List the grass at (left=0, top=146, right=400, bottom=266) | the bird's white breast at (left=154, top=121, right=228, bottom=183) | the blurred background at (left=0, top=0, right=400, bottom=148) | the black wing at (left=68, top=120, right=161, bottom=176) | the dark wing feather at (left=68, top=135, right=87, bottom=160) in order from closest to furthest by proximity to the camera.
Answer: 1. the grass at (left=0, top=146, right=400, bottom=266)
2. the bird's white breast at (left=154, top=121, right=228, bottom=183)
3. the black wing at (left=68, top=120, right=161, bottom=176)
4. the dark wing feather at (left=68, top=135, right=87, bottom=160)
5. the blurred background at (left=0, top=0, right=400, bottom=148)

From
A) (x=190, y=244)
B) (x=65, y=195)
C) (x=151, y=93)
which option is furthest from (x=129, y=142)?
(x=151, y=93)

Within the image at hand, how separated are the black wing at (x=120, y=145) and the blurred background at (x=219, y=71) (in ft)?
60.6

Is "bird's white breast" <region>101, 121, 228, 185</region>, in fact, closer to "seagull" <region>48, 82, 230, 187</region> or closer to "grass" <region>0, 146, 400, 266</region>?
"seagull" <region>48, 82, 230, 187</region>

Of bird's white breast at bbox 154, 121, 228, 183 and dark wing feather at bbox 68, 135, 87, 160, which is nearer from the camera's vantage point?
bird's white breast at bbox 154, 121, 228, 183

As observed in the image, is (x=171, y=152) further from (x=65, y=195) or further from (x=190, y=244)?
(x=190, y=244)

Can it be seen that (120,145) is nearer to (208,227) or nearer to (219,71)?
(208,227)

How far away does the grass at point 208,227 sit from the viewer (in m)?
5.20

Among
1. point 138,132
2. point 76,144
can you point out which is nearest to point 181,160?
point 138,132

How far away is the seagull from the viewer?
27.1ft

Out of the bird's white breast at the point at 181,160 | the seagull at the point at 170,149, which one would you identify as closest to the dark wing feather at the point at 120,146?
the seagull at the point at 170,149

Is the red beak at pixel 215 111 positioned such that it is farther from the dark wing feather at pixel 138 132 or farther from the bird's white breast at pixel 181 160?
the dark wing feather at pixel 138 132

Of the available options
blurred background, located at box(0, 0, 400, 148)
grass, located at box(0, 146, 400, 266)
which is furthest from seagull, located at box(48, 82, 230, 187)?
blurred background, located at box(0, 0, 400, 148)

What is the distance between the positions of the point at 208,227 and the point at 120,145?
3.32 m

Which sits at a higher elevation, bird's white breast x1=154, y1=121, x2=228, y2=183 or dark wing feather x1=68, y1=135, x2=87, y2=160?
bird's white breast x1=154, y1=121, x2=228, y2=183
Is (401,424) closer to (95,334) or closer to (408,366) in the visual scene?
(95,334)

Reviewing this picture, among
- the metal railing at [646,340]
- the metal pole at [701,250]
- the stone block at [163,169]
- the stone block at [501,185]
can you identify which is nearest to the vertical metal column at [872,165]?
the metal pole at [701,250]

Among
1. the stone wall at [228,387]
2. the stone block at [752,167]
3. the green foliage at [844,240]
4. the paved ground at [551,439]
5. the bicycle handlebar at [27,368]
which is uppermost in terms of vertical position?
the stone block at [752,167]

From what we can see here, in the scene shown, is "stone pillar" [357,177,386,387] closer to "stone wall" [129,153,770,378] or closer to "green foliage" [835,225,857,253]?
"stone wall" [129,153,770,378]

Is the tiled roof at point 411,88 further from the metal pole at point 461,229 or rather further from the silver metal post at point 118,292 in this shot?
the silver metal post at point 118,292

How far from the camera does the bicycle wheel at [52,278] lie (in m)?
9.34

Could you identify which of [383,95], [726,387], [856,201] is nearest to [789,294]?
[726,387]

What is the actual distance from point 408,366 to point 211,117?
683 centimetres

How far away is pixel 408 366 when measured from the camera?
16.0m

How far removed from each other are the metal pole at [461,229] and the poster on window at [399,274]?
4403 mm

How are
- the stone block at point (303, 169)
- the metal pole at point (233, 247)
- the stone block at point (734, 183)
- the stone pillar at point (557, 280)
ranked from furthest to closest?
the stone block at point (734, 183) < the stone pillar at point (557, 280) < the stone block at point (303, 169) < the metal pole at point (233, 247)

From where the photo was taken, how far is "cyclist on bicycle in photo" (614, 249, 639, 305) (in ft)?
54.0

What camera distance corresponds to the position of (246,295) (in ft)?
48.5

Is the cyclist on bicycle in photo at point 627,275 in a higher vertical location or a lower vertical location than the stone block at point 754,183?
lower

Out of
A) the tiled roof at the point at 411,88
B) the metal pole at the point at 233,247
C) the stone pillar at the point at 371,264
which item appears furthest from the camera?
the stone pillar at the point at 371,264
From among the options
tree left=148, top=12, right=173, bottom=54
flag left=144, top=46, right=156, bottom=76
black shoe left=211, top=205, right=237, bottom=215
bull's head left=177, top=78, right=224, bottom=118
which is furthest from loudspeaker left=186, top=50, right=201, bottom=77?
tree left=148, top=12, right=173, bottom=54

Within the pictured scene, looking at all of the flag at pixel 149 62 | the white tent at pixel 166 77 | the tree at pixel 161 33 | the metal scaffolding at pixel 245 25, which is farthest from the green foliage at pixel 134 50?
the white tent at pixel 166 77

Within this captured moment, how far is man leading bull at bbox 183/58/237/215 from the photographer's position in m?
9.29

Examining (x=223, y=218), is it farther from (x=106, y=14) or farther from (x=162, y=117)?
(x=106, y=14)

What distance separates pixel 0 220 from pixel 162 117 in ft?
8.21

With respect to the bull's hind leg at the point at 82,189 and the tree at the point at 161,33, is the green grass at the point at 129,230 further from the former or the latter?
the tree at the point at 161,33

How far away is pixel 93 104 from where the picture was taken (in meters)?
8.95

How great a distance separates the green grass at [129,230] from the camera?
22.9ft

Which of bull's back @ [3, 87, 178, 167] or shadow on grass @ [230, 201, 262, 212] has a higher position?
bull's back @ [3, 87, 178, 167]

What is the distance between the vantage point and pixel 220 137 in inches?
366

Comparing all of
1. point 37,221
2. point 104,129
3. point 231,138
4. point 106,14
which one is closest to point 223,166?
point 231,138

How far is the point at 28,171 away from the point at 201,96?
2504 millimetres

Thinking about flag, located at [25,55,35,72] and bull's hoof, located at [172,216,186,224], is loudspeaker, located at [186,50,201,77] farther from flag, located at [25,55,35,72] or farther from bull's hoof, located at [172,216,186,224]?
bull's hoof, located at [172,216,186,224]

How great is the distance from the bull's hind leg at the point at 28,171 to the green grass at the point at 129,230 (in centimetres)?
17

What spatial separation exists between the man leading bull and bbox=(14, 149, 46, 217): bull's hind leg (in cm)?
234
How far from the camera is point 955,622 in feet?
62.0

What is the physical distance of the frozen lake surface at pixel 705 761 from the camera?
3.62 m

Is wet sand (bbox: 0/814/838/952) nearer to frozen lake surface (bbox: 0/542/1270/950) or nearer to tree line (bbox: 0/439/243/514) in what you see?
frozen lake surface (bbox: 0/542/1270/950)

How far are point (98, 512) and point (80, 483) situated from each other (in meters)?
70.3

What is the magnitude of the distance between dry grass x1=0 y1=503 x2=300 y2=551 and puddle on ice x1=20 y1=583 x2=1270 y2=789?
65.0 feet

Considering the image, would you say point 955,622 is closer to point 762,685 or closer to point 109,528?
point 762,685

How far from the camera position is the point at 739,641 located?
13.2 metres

————————

▸ **REQUEST**
Emit the records above again, exactly, with no line skipped.

▸ **SOLVED PROBLEM**
List the grass at (left=0, top=146, right=400, bottom=266) | the bird's white breast at (left=154, top=121, right=228, bottom=183) | the blurred background at (left=0, top=0, right=400, bottom=148) | the black wing at (left=68, top=120, right=161, bottom=176) | the dark wing feather at (left=68, top=135, right=87, bottom=160) in order from closest to furthest by proximity to the camera.
Answer: 1. the grass at (left=0, top=146, right=400, bottom=266)
2. the bird's white breast at (left=154, top=121, right=228, bottom=183)
3. the black wing at (left=68, top=120, right=161, bottom=176)
4. the dark wing feather at (left=68, top=135, right=87, bottom=160)
5. the blurred background at (left=0, top=0, right=400, bottom=148)

From
A) (x=190, y=244)
B) (x=65, y=195)
C) (x=151, y=93)
which option is furthest from (x=129, y=142)?
(x=151, y=93)

Within the image at hand, how separated are the black wing at (x=120, y=145) and the blurred background at (x=219, y=71) (in ft)?
60.6

Is "bird's white breast" <region>101, 121, 228, 185</region>, in fact, closer to "seagull" <region>48, 82, 230, 187</region> or closer to "grass" <region>0, 146, 400, 266</region>?
"seagull" <region>48, 82, 230, 187</region>

Of bird's white breast at bbox 154, 121, 228, 183 and dark wing feather at bbox 68, 135, 87, 160, which is nearer from the camera's vantage point?
bird's white breast at bbox 154, 121, 228, 183

As observed in the image, is (x=171, y=152) further from (x=65, y=195) or further from (x=190, y=244)?
(x=190, y=244)

Can it be seen that (120,145) is nearer to (208,227) or nearer to (219,71)?
(208,227)

How far away does the grass at point 208,227 sit from the viewer (in m)?
5.20

Among
1. point 138,132
2. point 76,144
can you point out which is nearest to point 181,160?
point 138,132

How far away is the seagull from the viewer?
27.1ft

Out of the bird's white breast at the point at 181,160 | the seagull at the point at 170,149, which one would you identify as closest to the dark wing feather at the point at 120,146?
the seagull at the point at 170,149

Is the red beak at pixel 215 111 positioned such that it is farther from the dark wing feather at pixel 138 132 or farther from the bird's white breast at pixel 181 160?
the dark wing feather at pixel 138 132

Of the available options
blurred background, located at box(0, 0, 400, 148)
grass, located at box(0, 146, 400, 266)
which is furthest from seagull, located at box(48, 82, 230, 187)?
blurred background, located at box(0, 0, 400, 148)

What is the distance between the positions of the point at 208,227 and the point at 120,145?
3.32 m

Which sits at a higher elevation, bird's white breast x1=154, y1=121, x2=228, y2=183 or dark wing feather x1=68, y1=135, x2=87, y2=160?
bird's white breast x1=154, y1=121, x2=228, y2=183
Is (401,424) closer to (95,334) or closer to (408,366) in the visual scene?
(95,334)

Reviewing this picture, among
- the metal railing at [646,340]
- the metal pole at [701,250]
- the stone block at [163,169]
- the stone block at [501,185]
can you identify which is nearest to the vertical metal column at [872,165]?
the metal pole at [701,250]

Among
1. the stone wall at [228,387]
2. the stone block at [752,167]
3. the green foliage at [844,240]
4. the paved ground at [551,439]
5. the bicycle handlebar at [27,368]
which is uppermost in terms of vertical position?
the stone block at [752,167]

From what we can see here, in the scene shown, is "stone pillar" [357,177,386,387] closer to "stone wall" [129,153,770,378] or closer to "green foliage" [835,225,857,253]?
"stone wall" [129,153,770,378]

Is the tiled roof at point 411,88 further from the metal pole at point 461,229 or rather further from the silver metal post at point 118,292 in this shot?
the silver metal post at point 118,292

How far from the camera does the bicycle wheel at [52,278] lie (in m)?
9.34

Could you identify which of [383,95], [726,387], [856,201] is nearest to [789,294]?
[726,387]

What is the actual distance from point 408,366 to point 211,117?
683 centimetres

How far away is pixel 408 366 when measured from the camera?
16.0m

How far removed from each other are the metal pole at [461,229] and the poster on window at [399,274]?
4403 mm

How are
- the stone block at point (303, 169)
- the metal pole at point (233, 247)
- the stone block at point (734, 183)
- the stone pillar at point (557, 280)
ranked from furthest to closest?
the stone block at point (734, 183) < the stone pillar at point (557, 280) < the stone block at point (303, 169) < the metal pole at point (233, 247)

From where the photo was taken, how far is "cyclist on bicycle in photo" (614, 249, 639, 305) (in ft)?
54.0

What camera distance corresponds to the position of (246,295) (in ft)?
48.5

Is the cyclist on bicycle in photo at point 627,275 in a higher vertical location or a lower vertical location than the stone block at point 754,183?
lower

Out of
A) the tiled roof at the point at 411,88
B) the metal pole at the point at 233,247
C) the stone pillar at the point at 371,264
which item appears furthest from the camera?
the stone pillar at the point at 371,264
From among the options
tree left=148, top=12, right=173, bottom=54
flag left=144, top=46, right=156, bottom=76
black shoe left=211, top=205, right=237, bottom=215
bull's head left=177, top=78, right=224, bottom=118
which is furthest from loudspeaker left=186, top=50, right=201, bottom=77?
tree left=148, top=12, right=173, bottom=54

Within the pictured scene, looking at all of the flag at pixel 149 62 | the white tent at pixel 166 77 | the tree at pixel 161 33 | the metal scaffolding at pixel 245 25, which is farthest from the green foliage at pixel 134 50?
the white tent at pixel 166 77

Within this captured moment, how far is man leading bull at bbox 183/58/237/215 from the photographer's position in m?
9.29

Examining (x=223, y=218), is it farther from (x=106, y=14) or farther from (x=162, y=117)?
(x=106, y=14)

What distance separates pixel 0 220 from pixel 162 117 in ft?
8.21

With respect to the bull's hind leg at the point at 82,189 and the tree at the point at 161,33, is the green grass at the point at 129,230 further from the former or the latter?
the tree at the point at 161,33

How far away is pixel 93 104 from where the picture was taken (in meters)?
8.95

How great a distance separates the green grass at [129,230] from the camera?
22.9ft

Which of bull's back @ [3, 87, 178, 167] or shadow on grass @ [230, 201, 262, 212] has a higher position?
bull's back @ [3, 87, 178, 167]

What is the distance between the vantage point and pixel 220 137 in inches?
366

Comparing all of
1. point 37,221
2. point 104,129
3. point 231,138
4. point 106,14
which one is closest to point 223,166?
point 231,138

How far is the point at 28,171 away from the point at 201,96?
2504 millimetres

Thinking about flag, located at [25,55,35,72] and bull's hoof, located at [172,216,186,224], is loudspeaker, located at [186,50,201,77] farther from flag, located at [25,55,35,72] or farther from bull's hoof, located at [172,216,186,224]?
bull's hoof, located at [172,216,186,224]

How great is the distance from the bull's hind leg at the point at 28,171 to the green grass at the point at 129,230 (in centimetres)?
17

What spatial separation exists between the man leading bull and bbox=(14, 149, 46, 217): bull's hind leg (in cm)?
234
How far from the camera is point 955,622 in feet?
62.0

What is the physical distance of the frozen lake surface at pixel 705 761 from the camera?
3.62 m

Is wet sand (bbox: 0/814/838/952) nearer to frozen lake surface (bbox: 0/542/1270/950) or nearer to tree line (bbox: 0/439/243/514) in what you see?
frozen lake surface (bbox: 0/542/1270/950)

How far are point (98, 512) and point (80, 483) situated from each other (in meters)?
70.3

What is the magnitude of the distance between dry grass x1=0 y1=503 x2=300 y2=551 and puddle on ice x1=20 y1=583 x2=1270 y2=789?
65.0 feet

Considering the image, would you say point 955,622 is closer to point 762,685 or closer to point 109,528?
point 762,685

How far from the camera position is the point at 739,641 located?
13.2 metres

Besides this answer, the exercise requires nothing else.